Texto:
+++

Urbi@Orbi: Como é que se sente ao ver a sua música ser tão bem recebida e ter tão boas críticas?
David Santos: Sinto-me feliz. E tenho a felicidade, ou infelicidade, de não ter uma editora por trás nem nunca ter tido uma máquina de promoção. Sinto que aquele sonho que tinha de um dia poder fazer música e tocá-la, as pessoas ouvirem, e ter uma casa cheia, com muito esforço e dedicação se concretizou. É um sentimento mesmo de orgulho grande, não por achar que faço coisas melhores que os outros, mas por ter conseguido concretizar o sonho quebrando com a teoria de que é preciso “cunhas” para vingar aqui e ali.
Urbi: Mesmo sem uma máquina de promoção, Noiserv recebeu grande apoio por parte da Antena 3, principalmente do Henrique Amaro e a sua Portugália…
D.S.: O Henrique Amaro, como eu o conheço, nunca passaria algo de que não gostasse. E, tal como ele, todas as pessoas que têm apoiado e que passam a minha música é porque realmente acreditam naquilo que eu faço, não porque houve qualquer tipo de promoção. E isso deixa-me feliz porque sei que quem gosta, gosta sinceramente.
Urbi: Grande parte desta boa recepção a Noiserv é devida ao multi-instrumentalismo, com instrumentos não tão típicos. Como surgiu essa ideia?

+++

Enunciado:
Responda com base na entrevista:
(a) Segundo David Santos, que duas coisas nunca teve por trás?
(b) Que estação de rádio, e que pessoa dela, são referidas por terem dado grande apoio a Noiserv?
(c) A que se atribui grande parte da boa receção a Noiserv na última pergunta da entrevista?

Secção de dados:
+++

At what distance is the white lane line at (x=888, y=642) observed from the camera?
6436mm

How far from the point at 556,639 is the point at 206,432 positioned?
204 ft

+++

Resultado:
(a) Uma editora e uma máquina de promoção.
(b) A Antena 3, principalmente Henrique Amaro, com a sua Portugália.
(c) Ao multi-instrumentalismo, com instrumentos não tão típicos.